Das Bundesamt für Fremdenwesen und Asyl wird daher im fortgesetzten Verfahren auf der Grundlage zeitnaher und nach den oben dargestellten Kriterien des Verfassungsgerichtshofes ausreichend nachvollziehbarer, die aktuellen Entwicklungen berücksichtigenden Berichte mit der aktuellen Lage in Ungarn auseinander zu setzen und ausgehend davon die Frage zu klären haben, ob systemische Mängel vorliegen bzw. der Selbsteintritt Österreichs zur Vermeidung einer Grundrechtsverletzung nach Art. 3 EMRK (bzw. Art. 4 GRC) geboten ist.

Es war daher spruchgemäß zu entscheiden.

5. Eine mündliche Verhandlung konnte gemäß § 21 Abs. 6a iVm Abs. 7 BFA-VG unterbleiben.

Zu B) Unzulässigkeit der Revision:

Gemäß § 25a Abs. 1 VwGG hat das Verwaltungsgericht im Spruch seines Erkenntnisses oder Beschlusses auszusprechen, ob die Revision gemäß Art. 133 Abs. 4 B-VG zulässig ist. Der Ausspruch ist kurz zu begründen. Nach Art. 133 Abs. 4 Satz 1 B-VG idF BGBl.
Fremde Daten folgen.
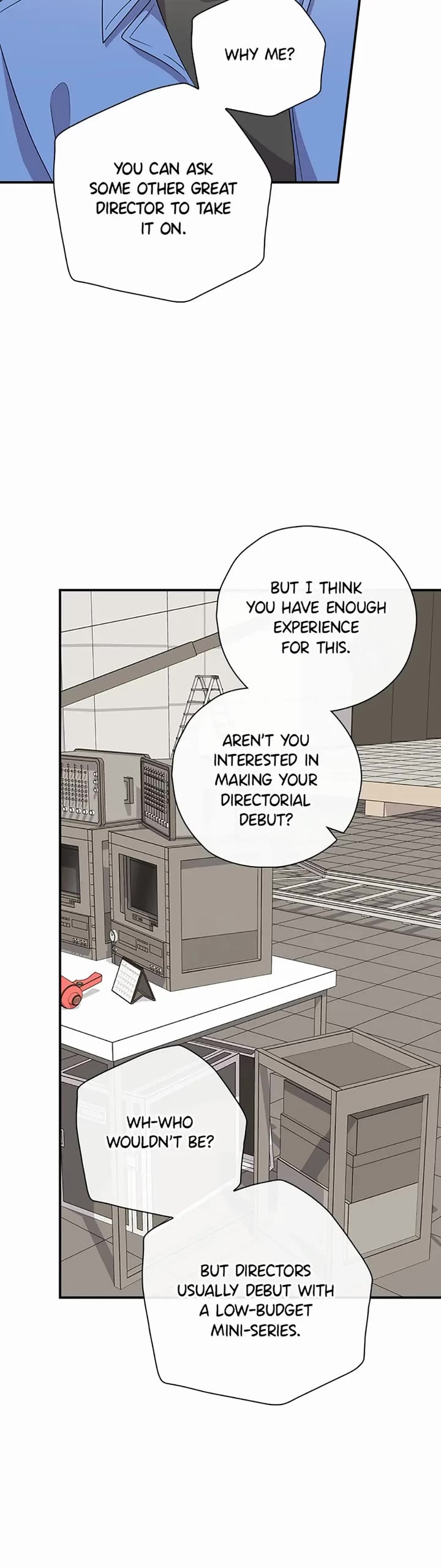 Long Live the Drama King Chapter 89 page 20 - Chapter 89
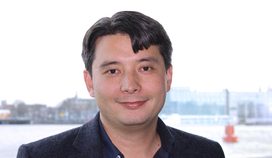 Read more about the article Professor Joshua Yumibe Curated “Dreaming in Color” Exhibit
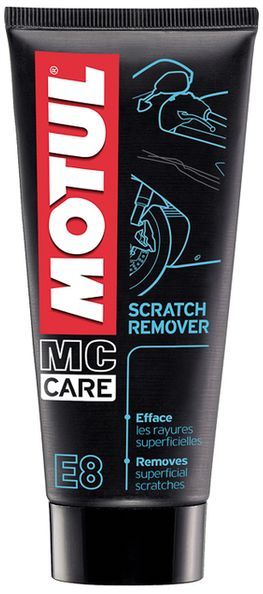 Средство для удаления царапин Motul E8 Scratch Remover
I 164/2013 ist gegen ein Erkenntnis des Verwaltungsgerichtes die Revision zulässig, wenn sie von der Lösung einer Rechtsfrage abhängt, der grundsätzliche Bedeutung zukommt, insbesondere weil das Erkenntnis von der Rechtsprechung des VwGH abweicht, eine solche Rechtsprechung fehlt oder die zu lösende Rechtsfrage in der bisherigen Rechtsprechung des VwGH nicht einheitlich beantwortet wurde.

Im vorliegenden Fall ist die Revision gemäß Art. 133 Abs. 4 B-VG nicht zulässig, weil die Entscheidung nicht von der Lösung einer Rechtsfrage grundsätzlicher Bedeutung abhängt.

Hinsichtlich der Einordnung des Sachverhaltes konnte sich das Bundesverwaltungsgericht insbesondere auf die Rechtsprechung der Höchstgerichte und des EGMR bzw. auf eine ohnehin klare Rechtslage stützen. Die maßgebliche Rechtsprechung wurde bei den rechtlichen Erwägungen wiedergegeben.